New Purdue lab tackles complex management problems
WEST LAFAYETTE, Ind. A multidisciplinary lab at Purdue University is striving to understand how the complex interactions between corporations affect vital "supply chain" factors like production planning and scheduling, inventory management, distribution, and warehousing.
Gone are the days when a factory manager could operate in isolation, said Reha Uzsoy, a professor of industrial engineering who initiated the creation of the Laboratory for Extended Enterprises at Purdue (LEEAP).
"In the old days, we never really worried about what happened outside a given factory," said Uzsoy, one of six researchers running the lab. "I was the plant manager, and I ran my plant, and that was the end of my world."
Now, however, management is far more complicated.
"Everybody has come to the conclusion that it's the overall supply chain that matters," Uzsoy said. "Your relationships with your customers, your suppliers, and other units of your own company are constantly changing and being redefined. So you are not just living within an individual plant any more."

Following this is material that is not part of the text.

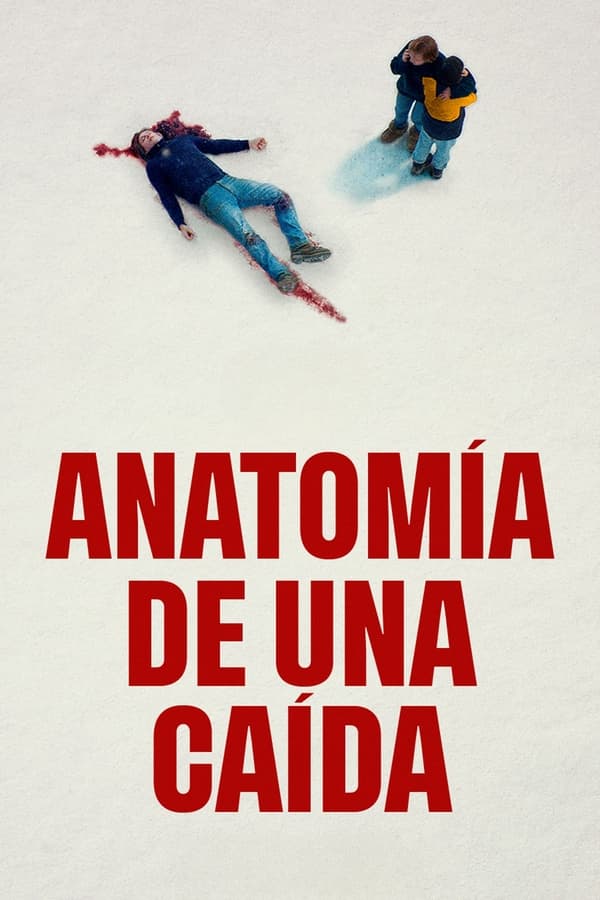 Sandra, una escritora alemana, vive con su marido Samuel y su hijo ciego, Daniel, en un chalé en medio de los Alpes franceses. Cuando Samuel fallece en misteriosas circunstancias, la investigación no puede determinar si se trata de un suicidio o de un homicidio. Sandra es arrestada y juzgada por asesinato, y el proceso pone su tumultuosa relación y su ambigua personalidad en el punto de mira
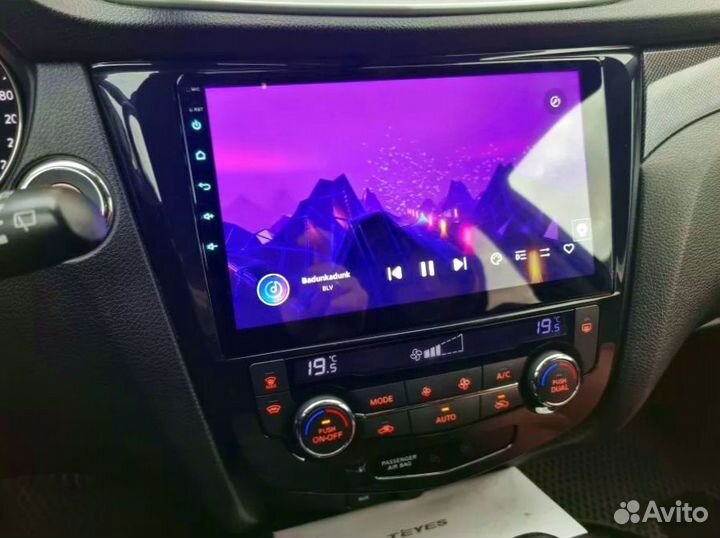 Магнитола Android 2/32 Nissan Qashqai j11 / X Trai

Corporations and facilities are woven together in an "extended enterprise," a web of firms doing business with each other, which complicates the management decision-making process. Particularly with the advent of new technologies such as e-commerce, managers are being forced to make decisions for which their past experience offers little guidance because the environment has changed so radically. Often, software models and other specialized tools are needed to simulate the whole environment and predict the likely effects of specific management decisions. But creating such sophisticated tools requires expertise from various specialties.
LEEAP combines researchers from engineering, economics and management, said Jennifer K. Ryan, an assistant professor of industrial engineering and one of the six researchers in the lab.
"What's really key is that it's interdisciplinary," Ryan said. "The idea is to bring together faculty, graduate students and industry."
The lab, which was formed last spring, recently won a $100,000 grant from the National Science Foundation for the first project involving all six researchers. The project is to test the feasibility of developing a supply chain optimization and protocol environment, a software tool for simulating management scenarios in an extended enterprise.
Here is a simple example:
A large, multinational corporation with worldwide distribution needs to add a few warehouses and distribution centers, but management is unsure where the new facilities should be built. Corporate officials could try actually building the new facilities and then waiting to see how well they worked. But a better way would be to test these management ideas first with software.
"This would be a way of doing it virtually, to simulate the environment and see what would happen," Ryan said.
However, such a tool could also be used to study much more complex problems. For example, an automobile manufacturer needs to know whether it would be best to produce or outsource the production of engines for a certain car model.
"You can look at decisions like that and test them virtually before implementing them," Ryan said.
The four other faculty members in the lab are: Ananth V. Iyer, an associate professor of management in the Krannert Graduate School of Management; Joseph F. Pekny, a professor of chemical engineering; Paul V. Preckel, a professor of agricultural economics; and Ronald L. Rardin, a professor of industrial engineering. Several graduate students also are involved.